Visto y oído

Francisco / Andrés / Gallardo

El otro Jordi

REIVINDICO hacer televisión sin trincheras . Las trincheras obligan a agacharse y eso no me gusta". Jordi Évole sabe comunicar, sabe provocar arañando con cirugía la conciencia, y ha crecido tanto que sigue siendo un niño. Un niño preguntón. En los Ondas, donde pronunció esa frase, lo premiaban como mejor presentador aunque no encaje precisamente en ese concepto. Pero a Jordi había que premiarle. Y, per descomptat, el de La Sexta la volvió a liar en el Liceo.

Subió al escenario con su suegra, fan de Ana Rosa Quintana, y en el túper con una bolsa del Mercadona llevaba croquetas para la estrella matinal. Al yerno, con esa sencillez tan impactante que se gasta, le dio tiempo a darle caña a los políticos catalanes, a los recortes, y generó carcajadas con filosofía adherida. En una noche de discursos y palmaditas Jordi cabalgó en solitario por la banda, por el camino incorrecto de la vida sin perder el equipaje. Évole destaca en la televisión actual por méritos propios y por deserción entre las filas del ingenio y del compromiso auténtico con la acera.

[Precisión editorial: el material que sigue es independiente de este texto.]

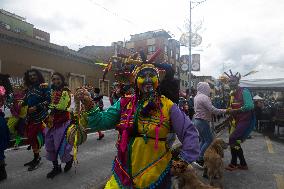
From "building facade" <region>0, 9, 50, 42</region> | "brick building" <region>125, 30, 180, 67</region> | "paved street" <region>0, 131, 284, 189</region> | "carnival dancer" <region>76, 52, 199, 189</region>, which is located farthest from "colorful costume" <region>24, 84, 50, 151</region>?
"brick building" <region>125, 30, 180, 67</region>

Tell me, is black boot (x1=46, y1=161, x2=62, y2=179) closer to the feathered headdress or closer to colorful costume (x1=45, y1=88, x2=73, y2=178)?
colorful costume (x1=45, y1=88, x2=73, y2=178)

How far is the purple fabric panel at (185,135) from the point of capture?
3.32m

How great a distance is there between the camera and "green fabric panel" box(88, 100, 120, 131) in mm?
3389

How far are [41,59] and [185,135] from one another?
21370 millimetres

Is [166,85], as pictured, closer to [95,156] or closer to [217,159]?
[217,159]

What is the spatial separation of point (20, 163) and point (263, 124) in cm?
1373

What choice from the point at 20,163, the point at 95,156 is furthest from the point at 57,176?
the point at 95,156

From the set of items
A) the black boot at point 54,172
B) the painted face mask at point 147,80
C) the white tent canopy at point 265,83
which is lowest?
the black boot at point 54,172

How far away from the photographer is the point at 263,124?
18594 mm

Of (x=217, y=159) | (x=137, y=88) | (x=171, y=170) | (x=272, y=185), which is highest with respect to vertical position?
(x=137, y=88)

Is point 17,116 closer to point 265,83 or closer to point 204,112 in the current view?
point 204,112

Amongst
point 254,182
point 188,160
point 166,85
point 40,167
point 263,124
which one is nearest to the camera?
point 188,160

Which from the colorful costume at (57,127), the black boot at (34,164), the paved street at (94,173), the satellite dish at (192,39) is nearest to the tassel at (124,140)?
the paved street at (94,173)

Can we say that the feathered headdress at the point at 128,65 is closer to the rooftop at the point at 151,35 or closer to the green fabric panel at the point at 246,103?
the green fabric panel at the point at 246,103
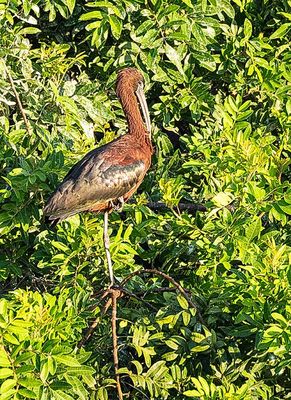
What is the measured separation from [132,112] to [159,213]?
0.64 m

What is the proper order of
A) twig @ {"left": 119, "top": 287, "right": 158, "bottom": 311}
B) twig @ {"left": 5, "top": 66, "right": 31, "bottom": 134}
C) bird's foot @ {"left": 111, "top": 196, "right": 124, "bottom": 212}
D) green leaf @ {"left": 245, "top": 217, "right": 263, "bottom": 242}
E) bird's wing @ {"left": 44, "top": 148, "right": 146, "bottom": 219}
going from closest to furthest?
1. green leaf @ {"left": 245, "top": 217, "right": 263, "bottom": 242}
2. twig @ {"left": 119, "top": 287, "right": 158, "bottom": 311}
3. bird's wing @ {"left": 44, "top": 148, "right": 146, "bottom": 219}
4. bird's foot @ {"left": 111, "top": 196, "right": 124, "bottom": 212}
5. twig @ {"left": 5, "top": 66, "right": 31, "bottom": 134}

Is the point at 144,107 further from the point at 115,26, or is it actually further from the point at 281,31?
the point at 281,31

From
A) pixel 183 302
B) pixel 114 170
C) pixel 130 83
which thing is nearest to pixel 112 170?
pixel 114 170

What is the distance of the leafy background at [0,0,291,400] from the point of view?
4.65m

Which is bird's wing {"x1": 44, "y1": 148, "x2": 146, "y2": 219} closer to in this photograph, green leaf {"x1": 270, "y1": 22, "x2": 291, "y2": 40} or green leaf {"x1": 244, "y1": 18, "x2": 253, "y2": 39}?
green leaf {"x1": 244, "y1": 18, "x2": 253, "y2": 39}

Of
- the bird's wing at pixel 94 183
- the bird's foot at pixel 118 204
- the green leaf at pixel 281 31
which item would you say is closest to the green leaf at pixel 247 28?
the green leaf at pixel 281 31

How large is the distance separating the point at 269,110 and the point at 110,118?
3.42 feet

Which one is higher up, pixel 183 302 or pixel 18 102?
pixel 18 102

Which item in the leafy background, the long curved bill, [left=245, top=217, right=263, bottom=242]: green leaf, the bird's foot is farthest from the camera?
the long curved bill

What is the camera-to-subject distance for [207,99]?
652 centimetres

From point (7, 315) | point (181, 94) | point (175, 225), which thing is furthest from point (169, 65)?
point (7, 315)

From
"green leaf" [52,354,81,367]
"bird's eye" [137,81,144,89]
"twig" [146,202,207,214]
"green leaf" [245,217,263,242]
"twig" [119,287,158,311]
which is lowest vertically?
"twig" [146,202,207,214]

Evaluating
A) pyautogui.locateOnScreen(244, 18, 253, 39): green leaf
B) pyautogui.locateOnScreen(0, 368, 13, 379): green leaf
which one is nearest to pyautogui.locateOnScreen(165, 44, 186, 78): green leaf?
pyautogui.locateOnScreen(244, 18, 253, 39): green leaf

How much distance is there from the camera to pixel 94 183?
5.81 m
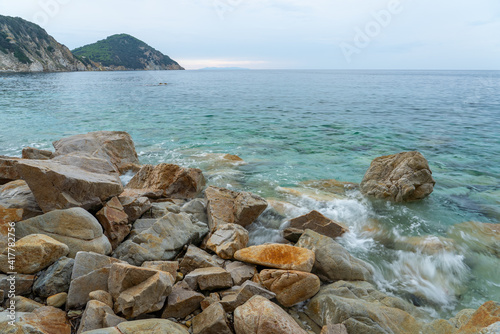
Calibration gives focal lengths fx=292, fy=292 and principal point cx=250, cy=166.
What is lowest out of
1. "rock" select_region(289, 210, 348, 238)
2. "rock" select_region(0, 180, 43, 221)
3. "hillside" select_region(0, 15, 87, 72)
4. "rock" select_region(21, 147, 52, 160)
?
"rock" select_region(289, 210, 348, 238)

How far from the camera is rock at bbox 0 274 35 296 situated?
14.4ft

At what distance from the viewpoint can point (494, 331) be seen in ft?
11.7

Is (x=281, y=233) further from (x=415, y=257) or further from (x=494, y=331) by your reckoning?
(x=494, y=331)

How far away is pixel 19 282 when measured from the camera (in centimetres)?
452

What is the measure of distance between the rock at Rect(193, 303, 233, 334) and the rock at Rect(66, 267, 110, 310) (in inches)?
62.5

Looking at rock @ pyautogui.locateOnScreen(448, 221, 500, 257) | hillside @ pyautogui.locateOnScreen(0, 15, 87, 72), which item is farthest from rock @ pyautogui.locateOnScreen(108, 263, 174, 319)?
hillside @ pyautogui.locateOnScreen(0, 15, 87, 72)

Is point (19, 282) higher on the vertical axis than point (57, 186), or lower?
lower

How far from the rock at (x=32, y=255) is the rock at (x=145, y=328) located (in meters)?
2.06

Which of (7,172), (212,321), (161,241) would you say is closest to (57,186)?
(161,241)

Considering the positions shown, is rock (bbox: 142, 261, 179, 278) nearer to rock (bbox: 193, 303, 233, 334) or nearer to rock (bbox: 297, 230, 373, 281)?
rock (bbox: 193, 303, 233, 334)

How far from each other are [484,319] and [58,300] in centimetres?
622

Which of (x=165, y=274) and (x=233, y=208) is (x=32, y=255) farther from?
(x=233, y=208)

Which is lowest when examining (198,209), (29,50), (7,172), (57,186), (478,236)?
(478,236)

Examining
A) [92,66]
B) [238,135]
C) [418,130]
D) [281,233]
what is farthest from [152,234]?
[92,66]
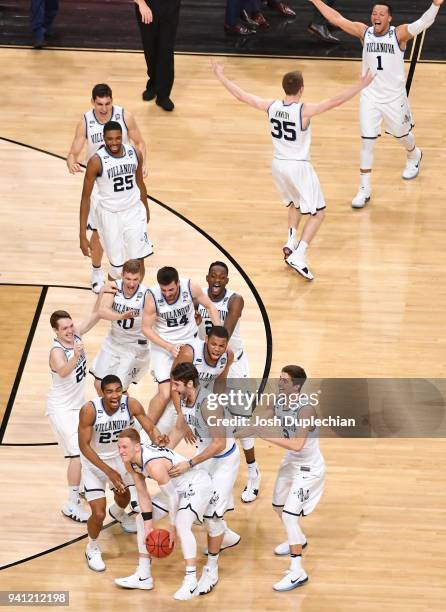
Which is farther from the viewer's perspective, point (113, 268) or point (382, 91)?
point (382, 91)

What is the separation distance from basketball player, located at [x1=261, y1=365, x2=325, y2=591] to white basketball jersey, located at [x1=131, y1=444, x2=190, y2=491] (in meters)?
0.68

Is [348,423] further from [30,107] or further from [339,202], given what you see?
[30,107]

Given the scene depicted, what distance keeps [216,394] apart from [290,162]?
9.76 ft

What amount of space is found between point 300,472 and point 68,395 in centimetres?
170

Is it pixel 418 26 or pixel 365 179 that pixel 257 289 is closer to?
pixel 365 179

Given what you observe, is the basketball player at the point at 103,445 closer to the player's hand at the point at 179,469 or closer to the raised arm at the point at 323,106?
the player's hand at the point at 179,469

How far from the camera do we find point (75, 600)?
7785mm

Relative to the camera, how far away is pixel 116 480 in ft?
25.7

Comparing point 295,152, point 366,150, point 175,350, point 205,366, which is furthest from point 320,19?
point 205,366

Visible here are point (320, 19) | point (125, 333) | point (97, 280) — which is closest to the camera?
point (125, 333)

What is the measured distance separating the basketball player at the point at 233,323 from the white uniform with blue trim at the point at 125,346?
1.50 feet

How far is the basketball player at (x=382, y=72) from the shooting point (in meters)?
11.3

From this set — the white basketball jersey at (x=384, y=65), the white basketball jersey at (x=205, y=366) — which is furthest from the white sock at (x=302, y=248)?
the white basketball jersey at (x=205, y=366)

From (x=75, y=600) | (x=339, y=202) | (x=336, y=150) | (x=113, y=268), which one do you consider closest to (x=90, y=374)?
(x=113, y=268)
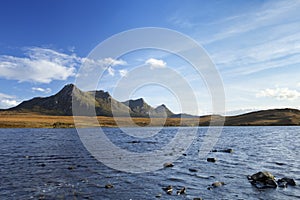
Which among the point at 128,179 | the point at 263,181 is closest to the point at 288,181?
the point at 263,181

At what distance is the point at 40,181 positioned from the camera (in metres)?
26.1

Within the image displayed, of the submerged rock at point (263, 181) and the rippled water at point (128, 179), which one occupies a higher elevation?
the submerged rock at point (263, 181)

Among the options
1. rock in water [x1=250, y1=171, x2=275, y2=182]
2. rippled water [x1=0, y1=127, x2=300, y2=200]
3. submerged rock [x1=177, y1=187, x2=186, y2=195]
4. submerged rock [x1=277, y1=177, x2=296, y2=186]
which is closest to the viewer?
rippled water [x1=0, y1=127, x2=300, y2=200]

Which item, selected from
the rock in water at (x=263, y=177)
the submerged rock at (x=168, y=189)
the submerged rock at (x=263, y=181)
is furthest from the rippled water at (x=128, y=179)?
the rock in water at (x=263, y=177)

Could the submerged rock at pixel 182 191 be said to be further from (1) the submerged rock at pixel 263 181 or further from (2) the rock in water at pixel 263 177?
(2) the rock in water at pixel 263 177

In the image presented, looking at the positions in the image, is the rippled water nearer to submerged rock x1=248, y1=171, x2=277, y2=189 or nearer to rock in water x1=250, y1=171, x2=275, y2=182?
submerged rock x1=248, y1=171, x2=277, y2=189

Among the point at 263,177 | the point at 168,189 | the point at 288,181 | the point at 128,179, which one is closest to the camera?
the point at 168,189

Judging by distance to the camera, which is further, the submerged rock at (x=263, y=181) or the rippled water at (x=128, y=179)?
the submerged rock at (x=263, y=181)

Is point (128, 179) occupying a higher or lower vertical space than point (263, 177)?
lower

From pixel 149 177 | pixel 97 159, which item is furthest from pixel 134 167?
pixel 97 159

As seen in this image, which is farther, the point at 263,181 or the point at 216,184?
the point at 263,181

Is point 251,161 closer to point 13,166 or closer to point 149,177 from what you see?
point 149,177

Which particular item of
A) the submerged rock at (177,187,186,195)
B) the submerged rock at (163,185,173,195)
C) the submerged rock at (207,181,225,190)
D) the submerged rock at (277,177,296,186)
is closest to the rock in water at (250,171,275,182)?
the submerged rock at (277,177,296,186)

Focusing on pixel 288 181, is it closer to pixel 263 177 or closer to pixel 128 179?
pixel 263 177
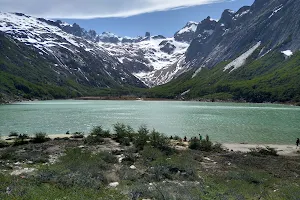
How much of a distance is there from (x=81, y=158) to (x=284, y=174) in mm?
18409

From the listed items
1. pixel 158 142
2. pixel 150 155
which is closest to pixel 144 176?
pixel 150 155

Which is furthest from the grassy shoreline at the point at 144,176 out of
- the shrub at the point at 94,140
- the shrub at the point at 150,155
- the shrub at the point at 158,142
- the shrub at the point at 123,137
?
the shrub at the point at 94,140

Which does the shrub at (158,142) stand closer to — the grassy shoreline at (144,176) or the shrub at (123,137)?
the grassy shoreline at (144,176)

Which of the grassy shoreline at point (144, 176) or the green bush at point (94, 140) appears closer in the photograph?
the grassy shoreline at point (144, 176)

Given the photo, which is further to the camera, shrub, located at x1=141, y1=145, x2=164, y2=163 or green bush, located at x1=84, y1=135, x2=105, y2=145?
green bush, located at x1=84, y1=135, x2=105, y2=145

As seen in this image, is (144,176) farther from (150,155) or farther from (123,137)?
(123,137)

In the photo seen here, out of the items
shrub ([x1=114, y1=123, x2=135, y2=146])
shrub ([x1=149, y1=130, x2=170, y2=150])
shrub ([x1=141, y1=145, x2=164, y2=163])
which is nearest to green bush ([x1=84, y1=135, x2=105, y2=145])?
shrub ([x1=114, y1=123, x2=135, y2=146])

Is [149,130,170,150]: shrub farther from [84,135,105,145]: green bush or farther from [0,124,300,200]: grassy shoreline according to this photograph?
[84,135,105,145]: green bush

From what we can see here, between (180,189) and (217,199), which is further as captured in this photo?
(180,189)

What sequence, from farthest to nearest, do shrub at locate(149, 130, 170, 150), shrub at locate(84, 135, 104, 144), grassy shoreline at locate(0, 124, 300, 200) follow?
shrub at locate(84, 135, 104, 144) < shrub at locate(149, 130, 170, 150) < grassy shoreline at locate(0, 124, 300, 200)

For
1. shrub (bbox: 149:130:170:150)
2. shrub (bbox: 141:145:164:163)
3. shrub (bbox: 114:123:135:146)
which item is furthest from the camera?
shrub (bbox: 114:123:135:146)

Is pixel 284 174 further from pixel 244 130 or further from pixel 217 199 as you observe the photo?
pixel 244 130

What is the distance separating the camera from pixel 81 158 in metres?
29.0

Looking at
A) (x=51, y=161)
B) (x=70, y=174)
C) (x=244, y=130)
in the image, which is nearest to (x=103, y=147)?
(x=51, y=161)
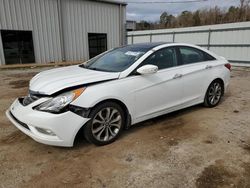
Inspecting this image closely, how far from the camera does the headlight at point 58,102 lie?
2906 mm

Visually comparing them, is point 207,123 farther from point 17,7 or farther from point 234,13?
point 234,13

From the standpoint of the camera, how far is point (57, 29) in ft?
45.6

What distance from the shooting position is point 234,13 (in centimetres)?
1452

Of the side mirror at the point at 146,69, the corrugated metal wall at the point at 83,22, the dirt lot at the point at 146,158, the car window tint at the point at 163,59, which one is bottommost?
the dirt lot at the point at 146,158

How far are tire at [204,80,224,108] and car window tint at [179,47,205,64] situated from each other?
641mm

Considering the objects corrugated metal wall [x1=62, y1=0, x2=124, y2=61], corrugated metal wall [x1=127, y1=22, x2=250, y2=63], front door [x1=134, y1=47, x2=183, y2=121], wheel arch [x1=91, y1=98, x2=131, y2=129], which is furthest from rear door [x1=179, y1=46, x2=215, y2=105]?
corrugated metal wall [x1=62, y1=0, x2=124, y2=61]

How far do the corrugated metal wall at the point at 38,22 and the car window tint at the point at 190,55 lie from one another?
11.0 m

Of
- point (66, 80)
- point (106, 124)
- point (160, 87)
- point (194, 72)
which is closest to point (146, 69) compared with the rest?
point (160, 87)

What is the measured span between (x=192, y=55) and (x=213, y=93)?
104cm

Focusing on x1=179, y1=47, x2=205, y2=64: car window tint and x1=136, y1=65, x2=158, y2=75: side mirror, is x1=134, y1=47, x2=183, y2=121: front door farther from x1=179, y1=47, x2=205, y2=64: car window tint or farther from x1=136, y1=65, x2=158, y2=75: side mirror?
x1=179, y1=47, x2=205, y2=64: car window tint

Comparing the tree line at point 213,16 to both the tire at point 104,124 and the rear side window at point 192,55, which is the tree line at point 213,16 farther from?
the tire at point 104,124

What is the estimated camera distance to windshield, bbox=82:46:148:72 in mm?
3753

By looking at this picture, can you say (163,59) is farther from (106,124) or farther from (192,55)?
(106,124)

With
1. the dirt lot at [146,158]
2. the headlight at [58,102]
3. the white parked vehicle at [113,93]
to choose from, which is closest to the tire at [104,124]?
the white parked vehicle at [113,93]
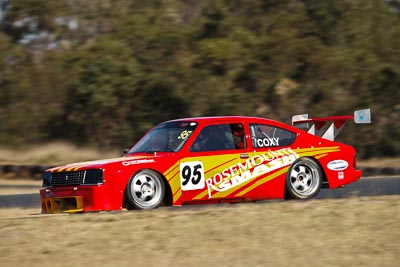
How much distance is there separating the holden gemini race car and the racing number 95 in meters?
0.01

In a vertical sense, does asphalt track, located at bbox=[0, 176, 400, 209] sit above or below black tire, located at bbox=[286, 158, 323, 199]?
below

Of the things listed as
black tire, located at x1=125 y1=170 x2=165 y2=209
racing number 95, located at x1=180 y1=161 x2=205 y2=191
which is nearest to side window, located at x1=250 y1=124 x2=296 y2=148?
racing number 95, located at x1=180 y1=161 x2=205 y2=191

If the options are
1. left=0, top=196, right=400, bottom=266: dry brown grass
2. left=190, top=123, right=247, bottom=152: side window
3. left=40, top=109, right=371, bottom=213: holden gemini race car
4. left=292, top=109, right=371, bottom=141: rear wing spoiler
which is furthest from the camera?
left=292, top=109, right=371, bottom=141: rear wing spoiler

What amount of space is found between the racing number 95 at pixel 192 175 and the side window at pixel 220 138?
0.29m

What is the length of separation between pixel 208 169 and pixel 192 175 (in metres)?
0.26

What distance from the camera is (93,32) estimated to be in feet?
104

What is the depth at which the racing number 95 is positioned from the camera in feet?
32.4

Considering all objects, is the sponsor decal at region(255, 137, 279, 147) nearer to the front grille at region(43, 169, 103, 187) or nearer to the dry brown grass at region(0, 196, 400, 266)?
the dry brown grass at region(0, 196, 400, 266)

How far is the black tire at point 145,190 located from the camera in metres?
9.53

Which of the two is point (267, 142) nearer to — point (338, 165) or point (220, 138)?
point (220, 138)

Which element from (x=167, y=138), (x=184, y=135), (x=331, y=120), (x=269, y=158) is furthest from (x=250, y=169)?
(x=331, y=120)

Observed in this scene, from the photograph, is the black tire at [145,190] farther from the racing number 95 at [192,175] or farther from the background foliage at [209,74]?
the background foliage at [209,74]

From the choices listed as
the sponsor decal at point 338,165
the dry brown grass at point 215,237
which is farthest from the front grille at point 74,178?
the sponsor decal at point 338,165

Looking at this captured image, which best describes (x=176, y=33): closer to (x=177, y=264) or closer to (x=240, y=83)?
(x=240, y=83)
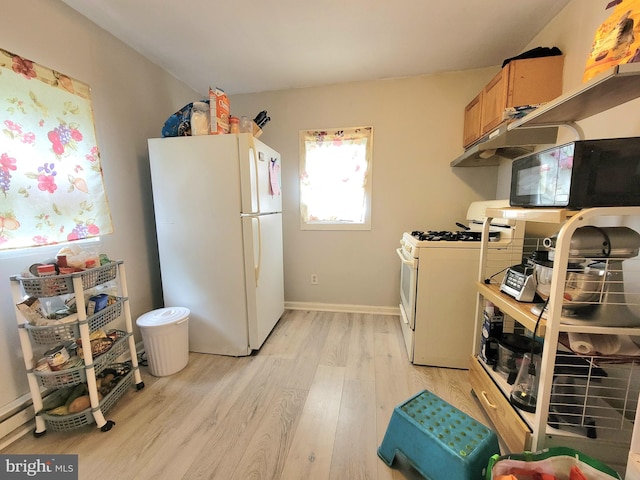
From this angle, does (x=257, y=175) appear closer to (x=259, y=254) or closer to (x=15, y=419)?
(x=259, y=254)

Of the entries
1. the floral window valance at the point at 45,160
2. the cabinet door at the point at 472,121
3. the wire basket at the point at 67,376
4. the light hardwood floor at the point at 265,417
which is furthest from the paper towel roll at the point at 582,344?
the floral window valance at the point at 45,160

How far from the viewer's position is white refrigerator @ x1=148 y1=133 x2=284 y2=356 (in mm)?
1875

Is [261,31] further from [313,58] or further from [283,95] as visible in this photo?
[283,95]

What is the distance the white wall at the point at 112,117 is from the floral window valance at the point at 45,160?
0.09m

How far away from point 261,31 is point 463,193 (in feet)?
7.43

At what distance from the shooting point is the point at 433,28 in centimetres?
182

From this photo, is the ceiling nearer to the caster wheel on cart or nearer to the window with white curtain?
the window with white curtain

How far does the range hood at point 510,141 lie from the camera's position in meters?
1.65

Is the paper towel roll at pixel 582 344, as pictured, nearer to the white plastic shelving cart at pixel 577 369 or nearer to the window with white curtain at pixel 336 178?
the white plastic shelving cart at pixel 577 369

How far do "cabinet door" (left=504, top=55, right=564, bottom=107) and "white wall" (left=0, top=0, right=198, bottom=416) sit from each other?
2.77m

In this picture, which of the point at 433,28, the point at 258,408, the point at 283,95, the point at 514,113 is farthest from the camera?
the point at 283,95

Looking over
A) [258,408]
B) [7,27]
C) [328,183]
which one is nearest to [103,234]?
[7,27]

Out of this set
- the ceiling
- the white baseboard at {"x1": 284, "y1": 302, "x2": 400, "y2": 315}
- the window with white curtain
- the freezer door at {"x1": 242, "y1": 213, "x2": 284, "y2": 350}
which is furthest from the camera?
the white baseboard at {"x1": 284, "y1": 302, "x2": 400, "y2": 315}

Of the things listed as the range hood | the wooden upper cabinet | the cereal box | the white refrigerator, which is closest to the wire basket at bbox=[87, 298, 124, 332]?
the white refrigerator
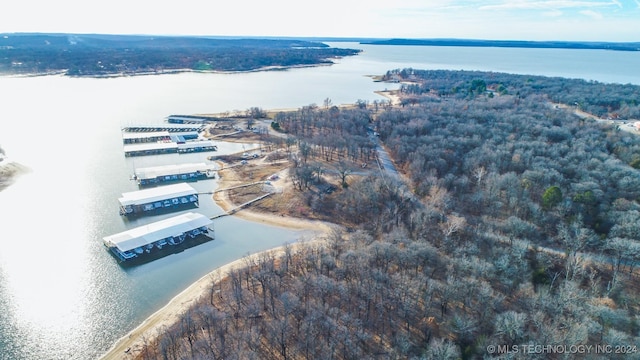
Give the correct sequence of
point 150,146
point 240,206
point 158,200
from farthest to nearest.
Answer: point 150,146 < point 240,206 < point 158,200

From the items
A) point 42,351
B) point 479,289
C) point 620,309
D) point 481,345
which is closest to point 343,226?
point 479,289

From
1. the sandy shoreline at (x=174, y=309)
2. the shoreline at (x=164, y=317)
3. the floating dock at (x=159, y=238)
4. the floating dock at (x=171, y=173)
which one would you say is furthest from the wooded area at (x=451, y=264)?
the floating dock at (x=171, y=173)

Como tuvo que subir una segunda vez apeló a que los profesionales y los programas no pueden ser sólo un número de audiencia, porque la televisión está hecha por personas. Sí, pero vaya usted a decírselo a los directivos y a los anunciantes, que con esto de la crisis aprietan bien fuerte el mango de la sartén por el mando. Pero alguien tenía que decirlo.

Por cierto, la suegra de Jordi rodó por las escaleras cuando se retiraba del escenario pero de inmediato fue auxiliada por El Duque y Pepe Sancho. Cumplió de forma involuntaria el sueño que tienen tantas mujeres en España. Hasta en una caída la suerte puede jugar a favor. Jordi está acostumbrado a las caídas, a levantarse y a seguir adelante. Sin perder el humor y las ganas de saber.